━━ BEREITGESTELLTER TEXT
# [HTPC] CPU-Kühler für i3-2100T passiv in Mini-ITX



## Morote (5. August 2011)

*[HTPC] CPU-Kühler für i3-2100T passiv in Mini-ITX*

Hallo Community,
ein neuer Stromspar-HTPC muss her. Und zwar soll er ins Lian Li PC-Q07 ( ITX Lian Li PC-Q07 Cube Gehäuse o.NT schwarz - Computer Shop - Hardware, Notebook ) einziehen. Also ITX und Netzteil über dem Mainboard angeordnet. Aus Stromspargründen soll es der i3-2100T werden (max 35 W, kein OC). Da Wohnzimmereignung angestrebt ist, soll das Ganze natürlich möglichst leise werden. Der aktuelle Plan ist es die CPU passiv zu kühlen. Die Luft würde dann vom NT abgesaugt werden und nach draußen befördert werden. So würde ich mit einem Lüfter insgesamt auskommen. Was haltet Ihr von der Idee, ist das umsetzbar? Ich selbst hatte das Gehäuse jetzt noch nicht in der Hand und kenne auch niemanden, der eines hat. Deshalb hab ich keine Erfahrungswerte, was an CPU-Kühlern so reinpassen könnte. Habt Ihr da vielleicht Erfahrungen/Ideen?

Danke schonmal im Voraus 
Morote


----------



## IconX (5. August 2011)

*AW: [HTPC] CPU-Kühler für i3-2100T passiv in Mini-ITX*

Hey, 

Zu beachten ist die beschränkte Höhe möglicher CPU-Kühler auf 70mm <- steht in deinem Link 

Ich persöhnlich weiss nicht ob das ganze unbedingt nützlich ist, da der Boxedkühler von Intel schon superleise und jenachdem das Netzteil schon lauter ist - dazu kommt, dass die Luftzirkulation eher schlecht in solch kleinen Gehäusen ist. Von daher würde ichs auf die Ottonormaltour machen und das Geld sparen


----------



## Morote (5. August 2011)

*AW: [HTPC] CPU-Kühler für i3-2100T passiv in Mini-ITX*

Huch, die 70mm hab ich total übersehen Danke für den Hinweis! Dann werde ich wohl erst mal den Boxed drin lassen. Und falls das zu laut ist, werde ich mir nen schön flachen Kühler suchen.
━━━━
━━ EXTRAHIERTE DATENSÄTZE
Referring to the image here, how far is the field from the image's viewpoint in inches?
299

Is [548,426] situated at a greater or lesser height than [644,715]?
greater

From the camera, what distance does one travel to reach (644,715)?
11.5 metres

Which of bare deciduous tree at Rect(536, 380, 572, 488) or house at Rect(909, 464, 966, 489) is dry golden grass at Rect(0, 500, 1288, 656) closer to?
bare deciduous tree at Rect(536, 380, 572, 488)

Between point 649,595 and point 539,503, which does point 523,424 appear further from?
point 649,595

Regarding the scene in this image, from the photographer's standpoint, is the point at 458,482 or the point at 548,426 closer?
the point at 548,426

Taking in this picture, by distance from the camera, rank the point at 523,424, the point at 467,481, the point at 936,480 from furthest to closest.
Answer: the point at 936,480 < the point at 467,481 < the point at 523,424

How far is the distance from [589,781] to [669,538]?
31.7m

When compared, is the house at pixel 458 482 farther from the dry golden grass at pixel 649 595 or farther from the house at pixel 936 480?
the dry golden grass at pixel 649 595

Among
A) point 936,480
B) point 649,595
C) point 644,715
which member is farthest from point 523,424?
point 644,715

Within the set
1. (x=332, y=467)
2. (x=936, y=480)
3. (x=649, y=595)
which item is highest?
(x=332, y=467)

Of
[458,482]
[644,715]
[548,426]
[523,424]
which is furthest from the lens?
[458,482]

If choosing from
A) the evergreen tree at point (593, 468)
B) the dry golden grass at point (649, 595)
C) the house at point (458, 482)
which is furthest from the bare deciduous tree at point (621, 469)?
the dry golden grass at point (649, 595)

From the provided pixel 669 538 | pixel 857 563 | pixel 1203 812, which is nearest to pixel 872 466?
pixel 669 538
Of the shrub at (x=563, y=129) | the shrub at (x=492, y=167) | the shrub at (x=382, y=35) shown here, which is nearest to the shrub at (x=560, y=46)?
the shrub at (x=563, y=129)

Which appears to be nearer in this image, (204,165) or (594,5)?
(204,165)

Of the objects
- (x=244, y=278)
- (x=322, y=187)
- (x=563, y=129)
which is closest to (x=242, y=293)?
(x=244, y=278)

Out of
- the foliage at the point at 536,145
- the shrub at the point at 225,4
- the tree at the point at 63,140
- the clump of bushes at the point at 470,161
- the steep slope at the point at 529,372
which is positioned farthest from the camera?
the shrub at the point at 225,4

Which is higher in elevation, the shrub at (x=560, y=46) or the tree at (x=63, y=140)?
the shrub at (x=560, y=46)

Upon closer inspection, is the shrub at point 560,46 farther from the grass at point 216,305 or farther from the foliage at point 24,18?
━━━━
DEINE AUFGABEN ->
#1 Gib aus dem Forumsthread zum passiven CPU-Kühler den Abschnitt wortgetreu wieder, der mit „Zu beachten ist“ beginnt und bis „flachen Kühler suchen.“ reicht.
#2 Welchen Prozessor soll der neue HTPC im Forumsthread zum passiven CPU-Kühler aus Stromspargründen bekommen?
#3 Schreib den Forumsthread zum passiven CPU-Kühler im Mini-ITX-Gehäuse im Anschluss an seinen letzten Satz weiter.

ERGEBNISSE JE AUFGABE ->
#1
Zu beachten ist die beschränkte Höhe möglicher CPU-Kühler auf 70mm <- steht in deinem Link 

Ich persöhnlich weiss nicht ob das ganze unbedingt nützlich ist, da der Boxedkühler von Intel schon superleise und jenachdem das Netzteil schon lauter ist - dazu kommt, dass die Luftzirkulation eher schlecht in solch kleinen Gehäusen ist. Von daher würde ichs auf die Ottonormaltour machen und das Geld sparen


----------



## Morote (5. August 2011)

*AW: [HTPC] CPU-Kühler für i3-2100T passiv in Mini-ITX*

Huch, die 70mm hab ich total übersehen Danke für den Hinweis! Dann werde ich wohl erst mal den Boxed drin lassen. Und falls das zu laut ist, werde ich mir nen schön flachen Kühler suchen.

#2 Den i3-2100T.

#3
Was haltet Ihr vom Big Shuriken ohne Lüfter? 
Den Netzteillüfter würde ich übrigens gegen einen SilentWings oder BlackSilent Pro austauschen...


----------



## _chris_ (6. August 2011)

*AW: [HTPC] CPU-Kühler für i3-2100T passiv in Mini-ITX*

Nichtmal bei deiner CPU glaube ich, dass so ein kleiner Kühler damit passiv fertig wird. Aktiv oder wenigstens Semipassiv sollte es schon sein .


----------



## Morote (8. August 2011)

*AW: [HTPC] CPU-Kühler für i3-2100T passiv in Mini-ITX*

Also semipassiv wär das ganze ja sowieso. Das NT sitzt direkt über dem CPU-Kühler und zieht von dort die warme Luft ab. Dann werd ich es einfach mal mit nem flachen Kühler ohne eigenen Lüfter testen und wenns zu warm wird was schön leises draufschnallen. Danke für Eure Hilfe


----------



## _chris_ (8. August 2011)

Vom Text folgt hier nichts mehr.